The problem =
For the records below, print the lines from the line with "Baseball Game, 1885 Canvas Print" through the line with "Image of Counting by 7s Book Cover." exactly as written; include both end lines and exclude the rest.

*** Opening Provided data ***

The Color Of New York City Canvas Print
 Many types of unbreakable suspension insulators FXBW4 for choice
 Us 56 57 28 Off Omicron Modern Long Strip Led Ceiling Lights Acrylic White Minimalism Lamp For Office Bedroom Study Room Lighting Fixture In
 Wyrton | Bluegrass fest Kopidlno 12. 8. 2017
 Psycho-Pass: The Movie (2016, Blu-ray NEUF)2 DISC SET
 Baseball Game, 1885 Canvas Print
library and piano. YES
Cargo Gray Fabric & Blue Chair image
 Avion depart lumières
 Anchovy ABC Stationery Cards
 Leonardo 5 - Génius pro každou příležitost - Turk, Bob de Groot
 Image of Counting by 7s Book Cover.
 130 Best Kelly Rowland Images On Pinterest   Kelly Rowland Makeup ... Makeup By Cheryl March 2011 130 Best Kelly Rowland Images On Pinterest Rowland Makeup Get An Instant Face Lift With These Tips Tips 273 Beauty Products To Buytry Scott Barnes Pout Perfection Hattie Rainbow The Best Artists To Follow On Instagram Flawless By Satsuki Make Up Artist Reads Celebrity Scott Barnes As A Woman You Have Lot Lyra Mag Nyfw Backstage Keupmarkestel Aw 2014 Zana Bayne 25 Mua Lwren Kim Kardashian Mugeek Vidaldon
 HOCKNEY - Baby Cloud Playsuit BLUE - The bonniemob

*** Closing Provided data ***

Problem solution =
 Baseball Game, 1885 Canvas Print
library and piano. YES
Cargo Gray Fabric & Blue Chair image
 Avion depart lumières
 Anchovy ABC Stationery Cards
 Leonardo 5 - Génius pro každou příležitost - Turk, Bob de Groot
 Image of Counting by 7s Book Cover.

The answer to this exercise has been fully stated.